▶ **ACTION ITEM**: Wherever a line in the data holds the word "prnewsonline", pull that line out.

[Dataset entries]
▬▬▬▬▬▬

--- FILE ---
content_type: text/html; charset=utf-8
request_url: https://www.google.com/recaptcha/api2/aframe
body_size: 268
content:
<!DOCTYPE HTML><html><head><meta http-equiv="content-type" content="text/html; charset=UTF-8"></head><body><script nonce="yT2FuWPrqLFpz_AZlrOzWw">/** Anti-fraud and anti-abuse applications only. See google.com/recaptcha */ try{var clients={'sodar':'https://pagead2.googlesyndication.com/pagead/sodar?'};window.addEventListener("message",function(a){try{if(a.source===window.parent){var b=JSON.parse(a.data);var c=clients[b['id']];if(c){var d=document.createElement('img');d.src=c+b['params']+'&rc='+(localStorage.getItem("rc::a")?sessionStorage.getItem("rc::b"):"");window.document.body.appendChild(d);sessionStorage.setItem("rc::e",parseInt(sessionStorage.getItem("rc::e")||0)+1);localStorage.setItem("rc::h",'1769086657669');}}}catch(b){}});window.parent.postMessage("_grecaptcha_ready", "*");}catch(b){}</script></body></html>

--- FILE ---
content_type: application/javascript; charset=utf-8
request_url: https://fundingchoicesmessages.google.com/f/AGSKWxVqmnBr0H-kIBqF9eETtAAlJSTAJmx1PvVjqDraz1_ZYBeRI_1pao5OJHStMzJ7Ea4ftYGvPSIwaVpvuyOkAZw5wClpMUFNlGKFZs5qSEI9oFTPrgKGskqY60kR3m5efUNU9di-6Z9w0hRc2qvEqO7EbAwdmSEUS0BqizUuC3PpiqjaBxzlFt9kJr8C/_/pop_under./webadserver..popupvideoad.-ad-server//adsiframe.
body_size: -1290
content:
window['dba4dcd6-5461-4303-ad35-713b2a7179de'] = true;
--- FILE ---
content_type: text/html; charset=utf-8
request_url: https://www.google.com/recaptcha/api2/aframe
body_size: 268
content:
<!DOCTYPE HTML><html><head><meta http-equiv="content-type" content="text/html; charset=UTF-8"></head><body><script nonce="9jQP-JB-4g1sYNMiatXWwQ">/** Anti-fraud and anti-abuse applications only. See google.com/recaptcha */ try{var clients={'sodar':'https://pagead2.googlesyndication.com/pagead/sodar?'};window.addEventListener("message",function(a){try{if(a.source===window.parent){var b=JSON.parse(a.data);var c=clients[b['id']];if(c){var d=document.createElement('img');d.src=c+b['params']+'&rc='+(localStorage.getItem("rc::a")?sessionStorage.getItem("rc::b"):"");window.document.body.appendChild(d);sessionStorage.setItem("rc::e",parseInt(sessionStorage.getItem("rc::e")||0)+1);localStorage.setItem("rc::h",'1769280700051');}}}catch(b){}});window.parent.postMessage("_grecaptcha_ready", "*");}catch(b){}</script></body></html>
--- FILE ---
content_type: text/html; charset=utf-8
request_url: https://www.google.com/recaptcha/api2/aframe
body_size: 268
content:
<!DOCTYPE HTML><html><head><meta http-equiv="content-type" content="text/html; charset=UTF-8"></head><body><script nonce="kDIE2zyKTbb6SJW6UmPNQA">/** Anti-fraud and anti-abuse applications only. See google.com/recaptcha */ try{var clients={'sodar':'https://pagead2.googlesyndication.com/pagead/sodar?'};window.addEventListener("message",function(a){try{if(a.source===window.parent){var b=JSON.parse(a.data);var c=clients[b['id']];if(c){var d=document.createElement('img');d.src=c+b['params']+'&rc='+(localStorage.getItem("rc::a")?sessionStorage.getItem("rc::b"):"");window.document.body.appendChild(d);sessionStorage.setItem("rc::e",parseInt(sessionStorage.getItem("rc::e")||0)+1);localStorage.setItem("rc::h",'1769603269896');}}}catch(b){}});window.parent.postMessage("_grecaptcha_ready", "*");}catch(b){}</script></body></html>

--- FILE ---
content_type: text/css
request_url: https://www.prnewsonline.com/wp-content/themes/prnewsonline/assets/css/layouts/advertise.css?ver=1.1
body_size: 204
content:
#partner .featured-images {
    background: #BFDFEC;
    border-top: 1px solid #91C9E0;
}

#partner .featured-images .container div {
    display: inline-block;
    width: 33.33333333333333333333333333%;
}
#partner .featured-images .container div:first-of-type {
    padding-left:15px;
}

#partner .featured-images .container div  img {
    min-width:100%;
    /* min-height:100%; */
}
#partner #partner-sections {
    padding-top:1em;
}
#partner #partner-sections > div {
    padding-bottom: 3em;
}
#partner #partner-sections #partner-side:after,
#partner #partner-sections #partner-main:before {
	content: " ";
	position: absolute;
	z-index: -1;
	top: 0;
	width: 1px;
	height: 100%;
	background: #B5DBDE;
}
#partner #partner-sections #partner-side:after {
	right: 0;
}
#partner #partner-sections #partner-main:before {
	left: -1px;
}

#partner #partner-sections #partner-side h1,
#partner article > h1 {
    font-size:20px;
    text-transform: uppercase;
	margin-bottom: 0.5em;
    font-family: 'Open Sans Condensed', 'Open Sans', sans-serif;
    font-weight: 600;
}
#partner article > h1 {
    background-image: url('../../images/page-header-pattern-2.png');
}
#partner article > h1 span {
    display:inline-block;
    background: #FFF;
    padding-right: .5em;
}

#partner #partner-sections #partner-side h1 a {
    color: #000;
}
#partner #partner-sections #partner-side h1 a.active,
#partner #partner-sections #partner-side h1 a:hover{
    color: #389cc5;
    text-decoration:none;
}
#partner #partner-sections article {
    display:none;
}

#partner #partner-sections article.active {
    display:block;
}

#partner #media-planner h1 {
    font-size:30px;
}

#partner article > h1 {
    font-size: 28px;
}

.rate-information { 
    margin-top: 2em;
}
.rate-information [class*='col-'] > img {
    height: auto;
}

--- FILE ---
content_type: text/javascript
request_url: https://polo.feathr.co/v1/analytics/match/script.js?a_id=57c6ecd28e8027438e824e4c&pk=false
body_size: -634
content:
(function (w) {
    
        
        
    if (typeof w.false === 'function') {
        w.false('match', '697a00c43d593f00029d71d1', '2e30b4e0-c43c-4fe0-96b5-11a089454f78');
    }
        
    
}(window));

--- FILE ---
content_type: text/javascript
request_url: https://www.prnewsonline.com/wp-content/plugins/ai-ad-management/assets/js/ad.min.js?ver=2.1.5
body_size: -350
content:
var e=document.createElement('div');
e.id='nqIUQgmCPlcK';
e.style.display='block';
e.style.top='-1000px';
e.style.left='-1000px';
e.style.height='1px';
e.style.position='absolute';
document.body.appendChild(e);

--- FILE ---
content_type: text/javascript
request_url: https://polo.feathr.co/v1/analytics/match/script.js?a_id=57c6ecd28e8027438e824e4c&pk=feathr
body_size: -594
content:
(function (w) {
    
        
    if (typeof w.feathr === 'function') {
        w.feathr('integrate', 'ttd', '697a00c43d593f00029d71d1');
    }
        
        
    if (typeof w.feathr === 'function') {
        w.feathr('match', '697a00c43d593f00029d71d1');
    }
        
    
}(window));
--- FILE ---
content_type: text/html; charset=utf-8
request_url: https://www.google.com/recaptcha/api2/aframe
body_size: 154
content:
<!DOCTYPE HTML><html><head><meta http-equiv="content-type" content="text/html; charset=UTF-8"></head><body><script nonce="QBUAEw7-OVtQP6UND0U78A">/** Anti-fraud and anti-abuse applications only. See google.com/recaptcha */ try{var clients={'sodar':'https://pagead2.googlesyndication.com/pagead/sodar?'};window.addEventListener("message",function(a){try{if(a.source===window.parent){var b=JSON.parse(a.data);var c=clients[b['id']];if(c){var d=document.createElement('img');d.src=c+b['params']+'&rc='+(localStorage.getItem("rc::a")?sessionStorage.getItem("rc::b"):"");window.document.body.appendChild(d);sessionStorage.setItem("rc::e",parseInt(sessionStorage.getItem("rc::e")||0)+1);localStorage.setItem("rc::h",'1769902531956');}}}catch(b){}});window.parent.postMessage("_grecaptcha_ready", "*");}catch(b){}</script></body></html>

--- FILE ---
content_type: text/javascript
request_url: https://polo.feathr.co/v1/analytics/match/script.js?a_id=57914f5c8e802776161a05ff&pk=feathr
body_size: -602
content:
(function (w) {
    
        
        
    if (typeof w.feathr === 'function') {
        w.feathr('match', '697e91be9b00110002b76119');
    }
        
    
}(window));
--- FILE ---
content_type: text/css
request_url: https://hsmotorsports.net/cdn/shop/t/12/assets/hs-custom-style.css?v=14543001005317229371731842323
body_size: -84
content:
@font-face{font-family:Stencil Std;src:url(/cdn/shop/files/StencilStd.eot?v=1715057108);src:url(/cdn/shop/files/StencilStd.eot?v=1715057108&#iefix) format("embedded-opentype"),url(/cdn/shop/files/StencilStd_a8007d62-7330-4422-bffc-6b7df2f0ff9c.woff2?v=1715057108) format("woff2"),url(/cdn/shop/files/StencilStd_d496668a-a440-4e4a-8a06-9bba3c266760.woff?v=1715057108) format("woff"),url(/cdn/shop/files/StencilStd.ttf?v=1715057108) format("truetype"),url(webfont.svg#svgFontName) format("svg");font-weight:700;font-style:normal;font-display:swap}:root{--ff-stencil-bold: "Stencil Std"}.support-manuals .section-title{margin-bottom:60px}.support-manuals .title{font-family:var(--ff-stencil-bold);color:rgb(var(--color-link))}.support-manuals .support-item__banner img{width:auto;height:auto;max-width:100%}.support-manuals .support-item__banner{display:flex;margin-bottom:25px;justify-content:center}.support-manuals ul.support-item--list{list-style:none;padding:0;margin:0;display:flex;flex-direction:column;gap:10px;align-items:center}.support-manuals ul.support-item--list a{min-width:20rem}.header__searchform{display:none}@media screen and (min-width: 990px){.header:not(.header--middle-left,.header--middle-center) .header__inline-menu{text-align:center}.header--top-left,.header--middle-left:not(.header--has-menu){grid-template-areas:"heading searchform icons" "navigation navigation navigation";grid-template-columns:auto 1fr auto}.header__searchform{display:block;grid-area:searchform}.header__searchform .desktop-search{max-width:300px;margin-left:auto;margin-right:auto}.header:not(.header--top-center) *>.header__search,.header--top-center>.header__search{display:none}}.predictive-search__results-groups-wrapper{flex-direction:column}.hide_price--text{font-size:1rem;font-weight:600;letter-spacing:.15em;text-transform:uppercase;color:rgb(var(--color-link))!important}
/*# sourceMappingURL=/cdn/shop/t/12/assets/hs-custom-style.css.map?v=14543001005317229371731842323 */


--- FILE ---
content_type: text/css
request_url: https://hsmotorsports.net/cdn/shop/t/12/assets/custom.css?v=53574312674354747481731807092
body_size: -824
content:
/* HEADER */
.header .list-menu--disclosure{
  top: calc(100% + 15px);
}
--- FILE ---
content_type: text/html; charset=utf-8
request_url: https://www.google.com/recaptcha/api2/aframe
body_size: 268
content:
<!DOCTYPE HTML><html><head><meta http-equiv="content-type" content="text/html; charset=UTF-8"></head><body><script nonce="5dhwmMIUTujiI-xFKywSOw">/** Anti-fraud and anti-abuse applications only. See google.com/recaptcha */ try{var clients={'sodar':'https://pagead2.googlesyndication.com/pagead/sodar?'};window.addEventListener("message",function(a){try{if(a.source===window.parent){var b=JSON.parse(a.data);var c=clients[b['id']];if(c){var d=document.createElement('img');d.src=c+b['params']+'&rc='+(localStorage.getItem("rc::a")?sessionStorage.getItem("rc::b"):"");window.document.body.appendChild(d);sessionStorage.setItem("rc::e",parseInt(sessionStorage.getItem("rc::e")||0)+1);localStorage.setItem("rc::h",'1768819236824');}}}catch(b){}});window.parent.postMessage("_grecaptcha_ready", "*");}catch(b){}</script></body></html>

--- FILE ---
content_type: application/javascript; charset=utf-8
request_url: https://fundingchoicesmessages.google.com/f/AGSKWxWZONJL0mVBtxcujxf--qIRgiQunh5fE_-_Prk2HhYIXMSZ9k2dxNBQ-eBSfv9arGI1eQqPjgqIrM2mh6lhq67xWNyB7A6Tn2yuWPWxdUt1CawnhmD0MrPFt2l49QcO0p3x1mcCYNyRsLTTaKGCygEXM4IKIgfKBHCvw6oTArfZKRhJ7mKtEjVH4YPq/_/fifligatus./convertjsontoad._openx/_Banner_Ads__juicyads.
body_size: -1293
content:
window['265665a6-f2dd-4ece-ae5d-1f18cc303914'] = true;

▬▬▬▬▬▬

▶ **EXERCISE SOLUTION**:
request_url: https://www.prnewsonline.com/wp-content/themes/prnewsonline/assets/css/layouts/advertise.css?ver=1.1
request_url: https://www.prnewsonline.com/wp-content/plugins/ai-ad-management/assets/js/ad.min.js?ver=2.1.5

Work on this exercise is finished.